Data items
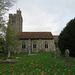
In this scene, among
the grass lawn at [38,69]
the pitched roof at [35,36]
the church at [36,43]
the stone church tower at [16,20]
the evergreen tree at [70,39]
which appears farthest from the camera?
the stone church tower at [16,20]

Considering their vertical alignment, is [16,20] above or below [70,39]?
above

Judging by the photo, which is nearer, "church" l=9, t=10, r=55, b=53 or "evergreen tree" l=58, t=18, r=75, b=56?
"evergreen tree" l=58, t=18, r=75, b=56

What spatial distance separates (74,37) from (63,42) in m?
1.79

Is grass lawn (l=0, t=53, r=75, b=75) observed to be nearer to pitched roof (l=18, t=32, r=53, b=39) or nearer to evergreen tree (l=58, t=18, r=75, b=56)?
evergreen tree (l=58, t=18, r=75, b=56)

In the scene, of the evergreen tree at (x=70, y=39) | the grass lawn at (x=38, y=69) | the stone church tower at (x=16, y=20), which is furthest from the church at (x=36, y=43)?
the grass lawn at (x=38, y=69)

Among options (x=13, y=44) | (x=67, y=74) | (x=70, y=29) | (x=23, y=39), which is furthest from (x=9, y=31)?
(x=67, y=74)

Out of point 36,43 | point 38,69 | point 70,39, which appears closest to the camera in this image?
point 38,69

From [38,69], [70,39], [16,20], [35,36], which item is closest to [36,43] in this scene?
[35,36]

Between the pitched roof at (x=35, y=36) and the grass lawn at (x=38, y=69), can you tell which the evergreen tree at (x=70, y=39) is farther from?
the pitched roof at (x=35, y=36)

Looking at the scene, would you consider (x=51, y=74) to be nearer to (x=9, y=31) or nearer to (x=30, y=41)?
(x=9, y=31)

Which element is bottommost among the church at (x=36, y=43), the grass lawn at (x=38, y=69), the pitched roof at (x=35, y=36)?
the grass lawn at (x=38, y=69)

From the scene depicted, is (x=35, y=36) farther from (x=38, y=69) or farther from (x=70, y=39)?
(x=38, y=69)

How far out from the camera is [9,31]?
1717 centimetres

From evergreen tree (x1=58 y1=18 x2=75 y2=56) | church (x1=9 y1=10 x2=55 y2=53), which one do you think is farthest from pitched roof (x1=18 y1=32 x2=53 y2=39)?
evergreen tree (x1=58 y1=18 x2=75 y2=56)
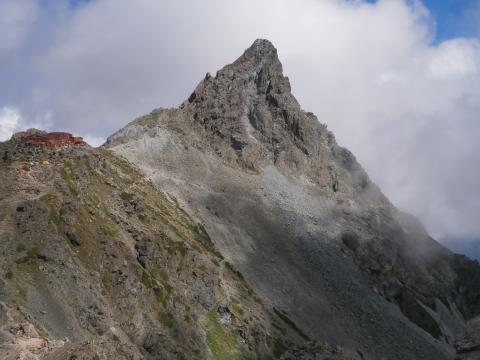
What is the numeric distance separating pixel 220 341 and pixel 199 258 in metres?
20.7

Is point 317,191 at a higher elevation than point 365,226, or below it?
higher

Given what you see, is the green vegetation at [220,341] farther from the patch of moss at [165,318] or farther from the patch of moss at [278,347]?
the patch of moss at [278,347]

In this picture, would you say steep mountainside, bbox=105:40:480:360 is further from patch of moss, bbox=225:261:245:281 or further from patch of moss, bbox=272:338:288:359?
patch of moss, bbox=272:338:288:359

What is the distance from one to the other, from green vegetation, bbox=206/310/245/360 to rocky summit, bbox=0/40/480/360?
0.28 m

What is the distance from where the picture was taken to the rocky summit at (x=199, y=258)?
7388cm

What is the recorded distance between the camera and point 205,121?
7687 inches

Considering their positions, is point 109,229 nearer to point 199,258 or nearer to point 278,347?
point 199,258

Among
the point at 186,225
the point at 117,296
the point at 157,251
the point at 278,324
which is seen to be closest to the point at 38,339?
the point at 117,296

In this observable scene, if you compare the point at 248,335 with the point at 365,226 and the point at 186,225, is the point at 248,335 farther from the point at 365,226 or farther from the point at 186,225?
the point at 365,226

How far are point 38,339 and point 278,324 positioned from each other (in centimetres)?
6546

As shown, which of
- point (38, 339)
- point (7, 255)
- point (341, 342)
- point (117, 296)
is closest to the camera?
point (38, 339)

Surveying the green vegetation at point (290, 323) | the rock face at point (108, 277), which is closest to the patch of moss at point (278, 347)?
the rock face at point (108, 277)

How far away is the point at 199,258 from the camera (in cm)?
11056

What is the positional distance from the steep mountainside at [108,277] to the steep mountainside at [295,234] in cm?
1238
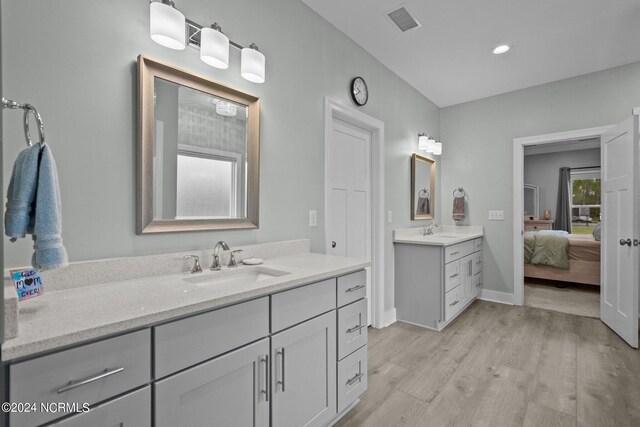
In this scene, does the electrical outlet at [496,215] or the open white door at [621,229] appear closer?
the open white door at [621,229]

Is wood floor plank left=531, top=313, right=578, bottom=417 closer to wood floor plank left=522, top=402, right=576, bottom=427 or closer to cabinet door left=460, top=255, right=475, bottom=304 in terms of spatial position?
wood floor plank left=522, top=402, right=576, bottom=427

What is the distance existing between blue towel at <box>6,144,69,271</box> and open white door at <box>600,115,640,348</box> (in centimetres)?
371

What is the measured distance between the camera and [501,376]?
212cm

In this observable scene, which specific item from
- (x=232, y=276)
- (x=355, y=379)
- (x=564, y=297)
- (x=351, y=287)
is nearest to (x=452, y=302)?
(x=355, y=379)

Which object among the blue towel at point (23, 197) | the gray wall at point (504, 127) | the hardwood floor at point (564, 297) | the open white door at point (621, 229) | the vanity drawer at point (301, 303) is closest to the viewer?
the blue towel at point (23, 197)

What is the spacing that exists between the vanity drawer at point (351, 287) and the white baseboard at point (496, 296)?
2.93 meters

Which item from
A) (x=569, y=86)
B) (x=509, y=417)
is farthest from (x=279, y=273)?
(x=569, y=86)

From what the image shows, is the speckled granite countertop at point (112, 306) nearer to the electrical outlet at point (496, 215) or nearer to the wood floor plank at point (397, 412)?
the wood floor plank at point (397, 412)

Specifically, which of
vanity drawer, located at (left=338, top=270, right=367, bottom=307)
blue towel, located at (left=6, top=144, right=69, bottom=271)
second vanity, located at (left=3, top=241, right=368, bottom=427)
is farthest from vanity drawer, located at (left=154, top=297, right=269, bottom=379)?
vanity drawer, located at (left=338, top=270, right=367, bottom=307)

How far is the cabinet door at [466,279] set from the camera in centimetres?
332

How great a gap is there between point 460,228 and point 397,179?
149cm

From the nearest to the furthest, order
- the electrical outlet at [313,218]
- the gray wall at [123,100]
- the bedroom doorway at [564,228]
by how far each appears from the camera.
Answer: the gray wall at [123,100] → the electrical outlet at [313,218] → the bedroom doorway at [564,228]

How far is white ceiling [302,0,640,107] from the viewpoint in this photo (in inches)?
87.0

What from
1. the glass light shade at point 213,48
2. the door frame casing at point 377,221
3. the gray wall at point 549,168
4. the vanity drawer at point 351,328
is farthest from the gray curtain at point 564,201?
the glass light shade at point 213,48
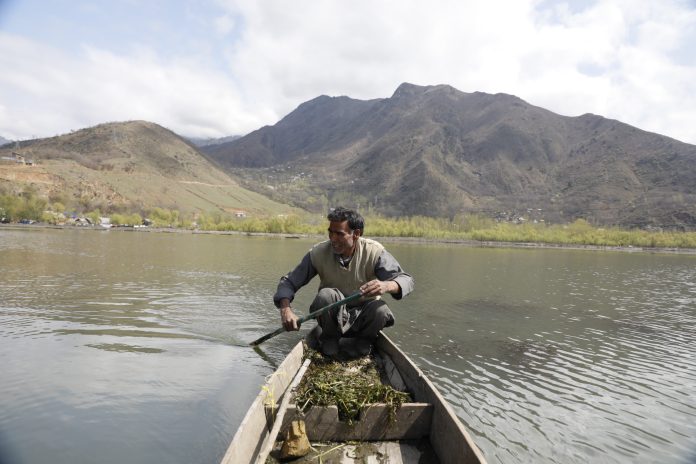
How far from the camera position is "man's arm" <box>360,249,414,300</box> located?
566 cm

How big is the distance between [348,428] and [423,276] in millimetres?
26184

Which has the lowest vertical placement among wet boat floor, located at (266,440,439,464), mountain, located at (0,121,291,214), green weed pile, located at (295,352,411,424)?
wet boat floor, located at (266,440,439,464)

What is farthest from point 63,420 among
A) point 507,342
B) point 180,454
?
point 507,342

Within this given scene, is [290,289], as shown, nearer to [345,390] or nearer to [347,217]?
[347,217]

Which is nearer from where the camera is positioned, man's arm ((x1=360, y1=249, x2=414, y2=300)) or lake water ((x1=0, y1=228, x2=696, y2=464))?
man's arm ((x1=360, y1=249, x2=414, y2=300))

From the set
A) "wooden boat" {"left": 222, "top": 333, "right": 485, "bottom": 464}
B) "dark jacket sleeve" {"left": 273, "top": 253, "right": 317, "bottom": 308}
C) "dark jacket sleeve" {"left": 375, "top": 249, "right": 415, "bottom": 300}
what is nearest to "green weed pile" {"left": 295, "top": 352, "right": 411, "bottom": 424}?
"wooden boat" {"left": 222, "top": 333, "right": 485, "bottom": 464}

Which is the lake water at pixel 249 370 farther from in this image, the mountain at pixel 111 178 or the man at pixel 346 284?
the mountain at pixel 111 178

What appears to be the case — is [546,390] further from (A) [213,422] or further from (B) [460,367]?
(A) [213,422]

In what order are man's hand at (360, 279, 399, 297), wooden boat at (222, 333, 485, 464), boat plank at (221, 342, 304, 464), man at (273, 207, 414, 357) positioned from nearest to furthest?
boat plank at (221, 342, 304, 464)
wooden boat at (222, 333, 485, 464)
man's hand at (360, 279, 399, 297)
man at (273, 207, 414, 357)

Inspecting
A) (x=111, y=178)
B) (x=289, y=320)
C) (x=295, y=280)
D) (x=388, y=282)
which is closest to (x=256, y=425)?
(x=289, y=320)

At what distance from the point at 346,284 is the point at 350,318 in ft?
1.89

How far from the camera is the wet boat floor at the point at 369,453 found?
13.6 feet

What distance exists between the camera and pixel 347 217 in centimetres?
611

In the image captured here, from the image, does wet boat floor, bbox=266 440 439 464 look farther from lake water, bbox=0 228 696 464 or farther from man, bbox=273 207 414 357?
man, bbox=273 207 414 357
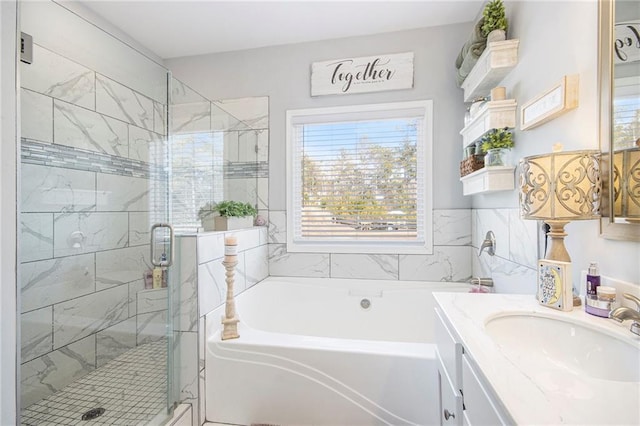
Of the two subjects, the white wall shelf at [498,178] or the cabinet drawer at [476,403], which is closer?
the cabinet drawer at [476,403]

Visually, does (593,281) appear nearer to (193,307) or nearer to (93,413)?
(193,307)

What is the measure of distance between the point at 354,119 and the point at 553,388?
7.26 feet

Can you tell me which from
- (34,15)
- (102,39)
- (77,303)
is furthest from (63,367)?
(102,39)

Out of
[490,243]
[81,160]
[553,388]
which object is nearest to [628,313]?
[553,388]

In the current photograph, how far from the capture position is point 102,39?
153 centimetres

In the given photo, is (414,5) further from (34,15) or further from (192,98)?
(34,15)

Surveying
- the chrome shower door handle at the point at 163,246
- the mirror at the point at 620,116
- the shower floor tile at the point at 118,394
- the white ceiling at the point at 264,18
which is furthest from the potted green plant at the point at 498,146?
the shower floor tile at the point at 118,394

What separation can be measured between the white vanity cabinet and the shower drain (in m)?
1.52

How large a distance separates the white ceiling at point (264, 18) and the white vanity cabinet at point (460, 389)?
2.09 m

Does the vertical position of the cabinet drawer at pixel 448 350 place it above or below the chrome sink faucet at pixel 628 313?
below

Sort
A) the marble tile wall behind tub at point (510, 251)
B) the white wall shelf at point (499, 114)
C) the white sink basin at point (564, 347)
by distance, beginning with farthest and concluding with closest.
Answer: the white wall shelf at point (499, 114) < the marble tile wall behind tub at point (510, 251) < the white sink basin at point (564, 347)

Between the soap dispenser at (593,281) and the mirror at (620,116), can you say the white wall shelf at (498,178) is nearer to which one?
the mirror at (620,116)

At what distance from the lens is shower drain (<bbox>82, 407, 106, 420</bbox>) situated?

▸ Aim
Copy out the part that opens with the line containing "Which object among" and closes with the line containing "2.93 meters", changing "vanity drawer" to "bathroom drawer" and leaving everything else the same.

▸ Exercise output
Which object among the blue towel at point (23, 197) | the gray wall at point (504, 127) | the hardwood floor at point (564, 297) | the open white door at point (621, 229) | the bathroom drawer at point (301, 303) is closest to the viewer?
the blue towel at point (23, 197)

What is the spacing that exists between the bathroom drawer at point (351, 287) and the white baseboard at point (496, 296)?
2.93 meters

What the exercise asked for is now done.